Short task:
Retype the entries below, from the line containing "this 845×633 image." down to the line containing "damaged white sedan [113, 116, 244, 244]", with both of those lines included.

Extracted material:
┌──

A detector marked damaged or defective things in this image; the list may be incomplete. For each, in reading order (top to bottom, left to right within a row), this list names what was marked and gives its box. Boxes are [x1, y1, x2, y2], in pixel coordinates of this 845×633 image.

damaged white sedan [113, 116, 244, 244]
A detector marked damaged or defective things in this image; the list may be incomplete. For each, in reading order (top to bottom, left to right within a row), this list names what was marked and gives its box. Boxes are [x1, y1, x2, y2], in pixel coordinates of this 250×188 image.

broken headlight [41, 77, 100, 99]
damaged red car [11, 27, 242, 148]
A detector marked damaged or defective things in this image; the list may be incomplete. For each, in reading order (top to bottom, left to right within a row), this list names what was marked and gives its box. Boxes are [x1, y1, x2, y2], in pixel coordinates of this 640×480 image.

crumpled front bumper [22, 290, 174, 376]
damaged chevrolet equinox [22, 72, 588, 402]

└──
┌──

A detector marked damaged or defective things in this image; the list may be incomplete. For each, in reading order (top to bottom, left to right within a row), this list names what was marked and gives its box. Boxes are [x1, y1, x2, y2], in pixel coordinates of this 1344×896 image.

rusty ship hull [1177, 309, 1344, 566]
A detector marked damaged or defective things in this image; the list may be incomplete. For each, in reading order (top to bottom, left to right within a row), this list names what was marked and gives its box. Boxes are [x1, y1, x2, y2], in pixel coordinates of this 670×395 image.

└──

Task output:
A detector marked damaged or defective things in this image; the list may be incomplete. For each, in reading order (top to bottom, left to right within a row), this list names what was marked and gives its box. Boxes are [x1, y1, x2, y2], in pixel coordinates of this 845×633 image.

damaged white sedan [113, 116, 244, 244]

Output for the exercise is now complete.